The market got mixed news today as sales of existing homes grew 7.4% to a two year high of a 6.5MM annual rate (and we thank our lucky pornstars for tax breaks, 4% lower median home prices, foreclosure sales of houses formerly owned by the unemployed, and Faye Reagan) while GDP was revised downward from 2.8% to 2.2% growth. The commerce department loves downward revisions like WGO loves losing money ($.14 last q, don't let the tax break fool you) and America loves watching stuff that sucks.

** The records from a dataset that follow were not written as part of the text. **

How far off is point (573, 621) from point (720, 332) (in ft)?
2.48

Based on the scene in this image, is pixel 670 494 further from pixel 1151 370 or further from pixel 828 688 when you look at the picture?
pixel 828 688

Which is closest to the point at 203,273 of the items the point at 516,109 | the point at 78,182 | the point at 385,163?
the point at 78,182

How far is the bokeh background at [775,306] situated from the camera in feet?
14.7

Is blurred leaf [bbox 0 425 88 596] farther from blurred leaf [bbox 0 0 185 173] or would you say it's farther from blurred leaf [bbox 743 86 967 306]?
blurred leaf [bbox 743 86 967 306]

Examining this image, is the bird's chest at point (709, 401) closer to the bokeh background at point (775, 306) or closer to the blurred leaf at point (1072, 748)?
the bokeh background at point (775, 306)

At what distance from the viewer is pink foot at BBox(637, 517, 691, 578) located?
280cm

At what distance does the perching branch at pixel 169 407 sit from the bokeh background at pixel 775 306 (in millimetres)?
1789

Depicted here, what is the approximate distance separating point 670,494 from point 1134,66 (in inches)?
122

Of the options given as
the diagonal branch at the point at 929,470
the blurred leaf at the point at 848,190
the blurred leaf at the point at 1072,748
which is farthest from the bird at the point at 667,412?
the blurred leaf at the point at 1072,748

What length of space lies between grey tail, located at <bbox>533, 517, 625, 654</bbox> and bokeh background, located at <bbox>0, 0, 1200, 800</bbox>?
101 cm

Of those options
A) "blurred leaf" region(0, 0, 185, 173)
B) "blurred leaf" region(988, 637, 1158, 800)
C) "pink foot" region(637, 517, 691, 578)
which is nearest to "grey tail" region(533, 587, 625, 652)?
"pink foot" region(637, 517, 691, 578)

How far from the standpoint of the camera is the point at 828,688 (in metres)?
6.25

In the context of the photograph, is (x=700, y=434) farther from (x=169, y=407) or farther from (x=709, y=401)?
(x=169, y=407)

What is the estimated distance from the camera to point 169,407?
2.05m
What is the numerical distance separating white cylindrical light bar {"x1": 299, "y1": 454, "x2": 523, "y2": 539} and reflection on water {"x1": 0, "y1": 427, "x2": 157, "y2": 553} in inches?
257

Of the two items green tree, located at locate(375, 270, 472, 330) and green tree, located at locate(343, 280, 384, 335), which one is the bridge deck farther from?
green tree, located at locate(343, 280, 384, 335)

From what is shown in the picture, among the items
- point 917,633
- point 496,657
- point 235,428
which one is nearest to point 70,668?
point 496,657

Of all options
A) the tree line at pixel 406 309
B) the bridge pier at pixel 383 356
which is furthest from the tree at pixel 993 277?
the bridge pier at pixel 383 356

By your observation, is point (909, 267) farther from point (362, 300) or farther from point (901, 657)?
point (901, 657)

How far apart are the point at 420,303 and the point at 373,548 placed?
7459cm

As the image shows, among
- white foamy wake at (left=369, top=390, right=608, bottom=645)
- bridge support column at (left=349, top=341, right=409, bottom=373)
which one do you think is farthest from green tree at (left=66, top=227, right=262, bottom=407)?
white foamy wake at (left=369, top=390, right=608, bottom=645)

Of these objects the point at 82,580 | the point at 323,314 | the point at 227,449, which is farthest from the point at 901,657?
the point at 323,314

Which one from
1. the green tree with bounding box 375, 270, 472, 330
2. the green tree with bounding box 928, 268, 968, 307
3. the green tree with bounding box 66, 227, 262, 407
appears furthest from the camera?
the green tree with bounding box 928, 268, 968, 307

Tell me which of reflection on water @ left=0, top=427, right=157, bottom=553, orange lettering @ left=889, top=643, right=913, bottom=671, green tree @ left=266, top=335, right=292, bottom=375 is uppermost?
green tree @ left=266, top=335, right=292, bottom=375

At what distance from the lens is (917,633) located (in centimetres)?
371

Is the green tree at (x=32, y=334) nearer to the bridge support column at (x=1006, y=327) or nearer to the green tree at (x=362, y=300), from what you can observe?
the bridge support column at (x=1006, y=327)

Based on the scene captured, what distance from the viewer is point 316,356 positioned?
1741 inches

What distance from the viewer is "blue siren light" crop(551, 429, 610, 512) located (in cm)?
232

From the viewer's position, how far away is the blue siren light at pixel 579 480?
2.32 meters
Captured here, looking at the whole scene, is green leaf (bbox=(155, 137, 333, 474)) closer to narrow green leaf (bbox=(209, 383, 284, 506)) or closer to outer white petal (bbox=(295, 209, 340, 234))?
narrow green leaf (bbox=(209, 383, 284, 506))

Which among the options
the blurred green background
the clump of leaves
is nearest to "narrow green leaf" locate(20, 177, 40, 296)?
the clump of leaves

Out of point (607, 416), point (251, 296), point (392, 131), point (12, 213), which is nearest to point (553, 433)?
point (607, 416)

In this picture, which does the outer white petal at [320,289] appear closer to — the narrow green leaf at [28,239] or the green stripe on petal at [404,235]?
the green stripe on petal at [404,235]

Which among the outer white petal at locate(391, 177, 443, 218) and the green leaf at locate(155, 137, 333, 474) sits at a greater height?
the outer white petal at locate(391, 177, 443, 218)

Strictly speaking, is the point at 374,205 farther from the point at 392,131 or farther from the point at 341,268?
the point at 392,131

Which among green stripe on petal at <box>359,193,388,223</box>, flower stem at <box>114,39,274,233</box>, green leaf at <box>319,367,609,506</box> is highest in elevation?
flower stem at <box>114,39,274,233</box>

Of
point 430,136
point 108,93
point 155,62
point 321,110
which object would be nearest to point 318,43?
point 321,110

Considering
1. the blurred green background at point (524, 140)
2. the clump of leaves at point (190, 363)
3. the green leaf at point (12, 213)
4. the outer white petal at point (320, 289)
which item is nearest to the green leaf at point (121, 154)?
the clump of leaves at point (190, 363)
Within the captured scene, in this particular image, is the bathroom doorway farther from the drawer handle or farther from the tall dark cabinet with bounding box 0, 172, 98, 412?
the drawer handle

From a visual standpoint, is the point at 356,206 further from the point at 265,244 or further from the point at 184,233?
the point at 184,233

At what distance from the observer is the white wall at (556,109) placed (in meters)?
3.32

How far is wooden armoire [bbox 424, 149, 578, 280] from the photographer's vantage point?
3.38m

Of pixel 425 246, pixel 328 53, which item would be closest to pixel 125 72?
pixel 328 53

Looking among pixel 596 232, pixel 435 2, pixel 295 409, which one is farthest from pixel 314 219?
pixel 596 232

The downward revision strategy does seem to be a winner though as the market is up and the previous GDP announcement helped spur on this rally. Money McBags now suggests all of you try this "downward revision" strategy on your first dates. Just tell the lovely lady you are wining and dining that you are a multi-millionaire, have houses on both coasts (and are just renting a crappy apartment while they are being renovated), and are hung like a moose (and not any moose, but a Canadian moose, on steroids). If she winds up liking you, just downwardly revise those estimates every week or so and you're golden. If she doesn't like you, just up your upward estimates next time. So kudos to Secretary Gary Locke and his Commerce Department for that strategy, we always wondered how he scored a fox like Mona Lee, but I guess now we know.
Meanwhile, the yield curve continues to widen like Ben Bernanke's forehead, Kevin Federline's waist, and a young wannabe actresses' sphincter in a Bang Bros. video. The steepening of the yield curve should be a boon to banks who really need a break after almost destroying the economy by lending money to people who couldn't pay, then getting bailed out by the government, and then getting to borrow money for free and lend it for more than free (and that "more than free" is currently growing to "profit-licious"). Now, just when the banks raised more equity (further diluting already underwater shareholders) to pay back the TARP in order to give employees bonuses (and those bonuses are mostly well deserved, and by "mostly" I mean "not at all"), they get historically favorable spreads in which to make money. Thank goodness, I was starting to get worried, but the banking system really does need this kind of break. Now if we could just release OJ, redirect a few billion dollars of the funds going to repair the New Orleans levees to aid in building more golf courses, and elect the cast of the Jersey Shore to congress (with the lovely Jwoww promoted to be Secretary of My Interior), then everything would be alright with this country.
So if you don't care about spiraling credit card risk and the potential commercial real estate bust, now would be a good time to invest in some banks (just not C, because they are to banking what John Meriwether is to hedge funds).